# Task to carry out:
Reproduce the material word for word, from the line containing "Amongst the options" down to the line containing "7888 centimetres", with both of those lines included.

# # # # #

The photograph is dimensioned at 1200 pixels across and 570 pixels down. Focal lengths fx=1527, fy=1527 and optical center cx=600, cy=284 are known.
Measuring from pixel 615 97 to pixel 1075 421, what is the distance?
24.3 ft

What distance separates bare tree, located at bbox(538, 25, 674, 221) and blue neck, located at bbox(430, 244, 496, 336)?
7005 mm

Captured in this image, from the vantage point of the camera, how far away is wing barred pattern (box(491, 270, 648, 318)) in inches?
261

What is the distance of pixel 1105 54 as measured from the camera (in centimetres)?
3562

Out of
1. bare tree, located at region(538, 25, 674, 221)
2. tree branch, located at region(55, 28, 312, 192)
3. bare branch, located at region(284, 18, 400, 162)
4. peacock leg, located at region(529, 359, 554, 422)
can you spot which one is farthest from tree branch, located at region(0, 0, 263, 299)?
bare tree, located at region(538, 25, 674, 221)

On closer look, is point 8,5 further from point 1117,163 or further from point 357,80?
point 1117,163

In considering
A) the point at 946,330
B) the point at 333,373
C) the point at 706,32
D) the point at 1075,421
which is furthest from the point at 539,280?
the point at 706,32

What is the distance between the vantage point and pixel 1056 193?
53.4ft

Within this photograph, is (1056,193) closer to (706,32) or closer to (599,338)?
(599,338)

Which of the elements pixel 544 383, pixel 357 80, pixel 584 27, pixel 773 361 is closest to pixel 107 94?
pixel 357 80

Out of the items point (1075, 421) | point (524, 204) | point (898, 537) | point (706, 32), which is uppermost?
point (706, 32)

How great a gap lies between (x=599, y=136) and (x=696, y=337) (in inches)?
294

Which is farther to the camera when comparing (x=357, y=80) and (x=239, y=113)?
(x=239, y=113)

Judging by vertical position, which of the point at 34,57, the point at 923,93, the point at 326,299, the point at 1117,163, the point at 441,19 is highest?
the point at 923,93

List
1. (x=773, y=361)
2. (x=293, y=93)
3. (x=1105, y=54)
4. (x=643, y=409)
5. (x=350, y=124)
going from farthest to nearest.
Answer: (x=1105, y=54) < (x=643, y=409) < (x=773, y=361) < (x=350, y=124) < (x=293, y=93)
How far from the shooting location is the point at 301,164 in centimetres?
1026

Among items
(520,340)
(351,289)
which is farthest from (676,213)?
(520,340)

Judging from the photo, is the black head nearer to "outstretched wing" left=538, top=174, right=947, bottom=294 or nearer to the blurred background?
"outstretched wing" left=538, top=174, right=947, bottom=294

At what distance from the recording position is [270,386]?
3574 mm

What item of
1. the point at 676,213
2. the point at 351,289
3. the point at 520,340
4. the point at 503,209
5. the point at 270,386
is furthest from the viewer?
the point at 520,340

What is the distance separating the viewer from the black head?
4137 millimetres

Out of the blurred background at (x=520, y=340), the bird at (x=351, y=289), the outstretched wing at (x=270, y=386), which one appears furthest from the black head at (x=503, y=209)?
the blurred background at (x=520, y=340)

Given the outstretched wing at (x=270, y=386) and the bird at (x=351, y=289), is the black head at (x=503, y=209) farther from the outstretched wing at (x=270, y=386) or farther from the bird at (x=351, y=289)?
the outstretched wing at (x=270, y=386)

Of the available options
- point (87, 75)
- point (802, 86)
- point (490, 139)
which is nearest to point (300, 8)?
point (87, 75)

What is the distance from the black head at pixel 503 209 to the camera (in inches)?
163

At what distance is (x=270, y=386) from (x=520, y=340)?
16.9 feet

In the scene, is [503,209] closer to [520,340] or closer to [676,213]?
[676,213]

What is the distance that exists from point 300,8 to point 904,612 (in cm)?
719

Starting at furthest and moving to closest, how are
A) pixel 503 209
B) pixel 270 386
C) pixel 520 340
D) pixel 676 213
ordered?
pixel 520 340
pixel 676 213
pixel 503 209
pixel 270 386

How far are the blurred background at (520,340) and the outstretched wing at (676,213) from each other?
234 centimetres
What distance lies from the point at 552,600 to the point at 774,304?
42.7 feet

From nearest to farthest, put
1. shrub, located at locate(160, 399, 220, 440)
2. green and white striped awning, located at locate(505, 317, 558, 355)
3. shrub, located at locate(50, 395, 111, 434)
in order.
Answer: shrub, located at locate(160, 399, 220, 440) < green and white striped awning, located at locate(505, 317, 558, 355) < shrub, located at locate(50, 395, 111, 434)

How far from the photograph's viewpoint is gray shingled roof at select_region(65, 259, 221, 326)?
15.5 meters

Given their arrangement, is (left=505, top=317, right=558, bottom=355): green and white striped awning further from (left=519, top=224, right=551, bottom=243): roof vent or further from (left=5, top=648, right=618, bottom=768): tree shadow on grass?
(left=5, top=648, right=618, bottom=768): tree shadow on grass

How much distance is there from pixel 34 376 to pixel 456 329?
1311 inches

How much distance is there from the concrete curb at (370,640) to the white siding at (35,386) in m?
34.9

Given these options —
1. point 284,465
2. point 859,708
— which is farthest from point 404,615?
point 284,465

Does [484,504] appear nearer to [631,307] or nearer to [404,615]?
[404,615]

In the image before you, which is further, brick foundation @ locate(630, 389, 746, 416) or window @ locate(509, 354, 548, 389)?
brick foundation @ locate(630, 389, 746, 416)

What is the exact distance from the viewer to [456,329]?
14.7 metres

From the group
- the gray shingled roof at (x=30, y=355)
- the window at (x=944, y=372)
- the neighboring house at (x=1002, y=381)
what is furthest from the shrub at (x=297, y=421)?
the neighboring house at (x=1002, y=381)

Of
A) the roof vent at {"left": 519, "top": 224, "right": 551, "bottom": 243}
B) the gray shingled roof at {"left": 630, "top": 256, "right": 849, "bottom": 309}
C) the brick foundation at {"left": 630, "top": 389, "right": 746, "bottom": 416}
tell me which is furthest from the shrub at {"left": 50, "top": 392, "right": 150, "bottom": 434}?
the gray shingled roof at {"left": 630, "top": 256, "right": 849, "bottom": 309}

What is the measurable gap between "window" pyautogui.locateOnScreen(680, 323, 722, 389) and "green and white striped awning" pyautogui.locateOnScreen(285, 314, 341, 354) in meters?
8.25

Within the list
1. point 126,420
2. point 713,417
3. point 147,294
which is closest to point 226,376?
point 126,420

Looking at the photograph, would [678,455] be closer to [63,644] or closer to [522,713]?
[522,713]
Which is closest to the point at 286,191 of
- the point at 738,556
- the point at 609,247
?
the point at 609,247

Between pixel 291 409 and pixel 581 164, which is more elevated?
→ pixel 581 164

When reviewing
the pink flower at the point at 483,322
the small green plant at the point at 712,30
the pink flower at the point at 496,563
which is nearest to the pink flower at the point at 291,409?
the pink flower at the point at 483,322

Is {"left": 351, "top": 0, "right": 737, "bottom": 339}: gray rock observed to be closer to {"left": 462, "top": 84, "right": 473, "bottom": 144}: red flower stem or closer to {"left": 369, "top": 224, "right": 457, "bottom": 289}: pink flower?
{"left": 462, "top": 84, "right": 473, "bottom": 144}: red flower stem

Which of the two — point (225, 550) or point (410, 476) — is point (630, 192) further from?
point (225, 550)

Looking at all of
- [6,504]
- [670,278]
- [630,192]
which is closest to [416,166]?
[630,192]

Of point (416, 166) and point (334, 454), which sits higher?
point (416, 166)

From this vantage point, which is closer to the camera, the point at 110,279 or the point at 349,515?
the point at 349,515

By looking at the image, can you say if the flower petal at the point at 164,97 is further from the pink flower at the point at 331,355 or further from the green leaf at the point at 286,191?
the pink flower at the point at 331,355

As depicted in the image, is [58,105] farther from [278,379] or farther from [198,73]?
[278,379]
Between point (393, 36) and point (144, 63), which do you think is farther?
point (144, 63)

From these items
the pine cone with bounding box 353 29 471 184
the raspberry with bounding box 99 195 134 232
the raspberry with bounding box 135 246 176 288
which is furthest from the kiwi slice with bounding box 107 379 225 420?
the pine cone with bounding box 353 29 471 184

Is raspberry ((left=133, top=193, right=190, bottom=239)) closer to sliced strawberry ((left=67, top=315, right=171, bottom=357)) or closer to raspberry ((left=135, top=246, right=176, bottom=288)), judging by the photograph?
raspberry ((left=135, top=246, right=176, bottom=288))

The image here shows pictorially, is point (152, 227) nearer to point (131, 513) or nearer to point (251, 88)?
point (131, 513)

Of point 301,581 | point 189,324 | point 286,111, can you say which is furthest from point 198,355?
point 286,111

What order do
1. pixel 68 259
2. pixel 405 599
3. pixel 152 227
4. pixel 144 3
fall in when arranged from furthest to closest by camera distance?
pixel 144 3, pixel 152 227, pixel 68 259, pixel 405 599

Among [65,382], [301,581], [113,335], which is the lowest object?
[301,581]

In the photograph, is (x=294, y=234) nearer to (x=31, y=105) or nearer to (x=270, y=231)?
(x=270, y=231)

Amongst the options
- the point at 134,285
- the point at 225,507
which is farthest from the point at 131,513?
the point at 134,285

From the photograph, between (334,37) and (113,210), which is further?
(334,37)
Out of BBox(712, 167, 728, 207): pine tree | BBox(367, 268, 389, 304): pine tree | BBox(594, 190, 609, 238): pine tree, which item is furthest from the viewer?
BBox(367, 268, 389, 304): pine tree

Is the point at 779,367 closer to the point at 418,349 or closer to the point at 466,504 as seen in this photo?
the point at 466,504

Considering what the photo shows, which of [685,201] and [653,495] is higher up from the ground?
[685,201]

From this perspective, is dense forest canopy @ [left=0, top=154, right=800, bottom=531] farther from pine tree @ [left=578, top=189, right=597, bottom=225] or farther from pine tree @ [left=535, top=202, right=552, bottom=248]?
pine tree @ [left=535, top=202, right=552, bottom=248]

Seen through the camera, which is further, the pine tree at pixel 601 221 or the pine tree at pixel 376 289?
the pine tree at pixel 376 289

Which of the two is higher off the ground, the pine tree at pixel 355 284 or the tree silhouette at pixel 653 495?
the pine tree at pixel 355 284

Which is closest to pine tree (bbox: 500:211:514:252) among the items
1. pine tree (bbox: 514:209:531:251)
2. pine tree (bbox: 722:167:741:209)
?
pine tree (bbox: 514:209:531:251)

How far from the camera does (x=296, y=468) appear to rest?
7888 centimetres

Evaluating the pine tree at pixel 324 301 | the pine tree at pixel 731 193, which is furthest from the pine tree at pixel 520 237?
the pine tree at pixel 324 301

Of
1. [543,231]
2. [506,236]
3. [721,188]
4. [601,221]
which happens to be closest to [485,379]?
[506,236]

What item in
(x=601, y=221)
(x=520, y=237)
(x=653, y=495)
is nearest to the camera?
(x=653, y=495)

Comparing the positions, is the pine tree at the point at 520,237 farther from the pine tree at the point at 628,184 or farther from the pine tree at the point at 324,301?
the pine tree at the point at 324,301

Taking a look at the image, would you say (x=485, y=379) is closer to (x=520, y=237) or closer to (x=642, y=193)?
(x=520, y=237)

# # # # #

# Expected answer:
Amongst the options
- the point at 134,285
- the point at 225,507
which is farthest from the point at 131,513?
the point at 134,285

From the photograph, between (334,37) and (113,210), which is further?
(334,37)
Out of BBox(712, 167, 728, 207): pine tree | BBox(367, 268, 389, 304): pine tree | BBox(594, 190, 609, 238): pine tree, which item is furthest from the viewer?
BBox(367, 268, 389, 304): pine tree

Is the point at 779,367 closer to the point at 418,349 or closer to the point at 466,504 as seen in this photo?
the point at 466,504

Considering what the photo shows, which of [685,201] and [653,495] is higher up from the ground?
[685,201]

From this perspective, is dense forest canopy @ [left=0, top=154, right=800, bottom=531] farther from pine tree @ [left=578, top=189, right=597, bottom=225] or farther from pine tree @ [left=535, top=202, right=552, bottom=248]?
pine tree @ [left=535, top=202, right=552, bottom=248]

Seen through the camera, which is further, the pine tree at pixel 601 221 or the pine tree at pixel 376 289?
the pine tree at pixel 376 289

Which of the two is higher off the ground, the pine tree at pixel 355 284 or the tree silhouette at pixel 653 495?
the pine tree at pixel 355 284

Which is closest to pine tree (bbox: 500:211:514:252) among the items
1. pine tree (bbox: 514:209:531:251)
2. pine tree (bbox: 722:167:741:209)
?
pine tree (bbox: 514:209:531:251)

How far from the camera does (x=296, y=468) appear to rest?
7888 centimetres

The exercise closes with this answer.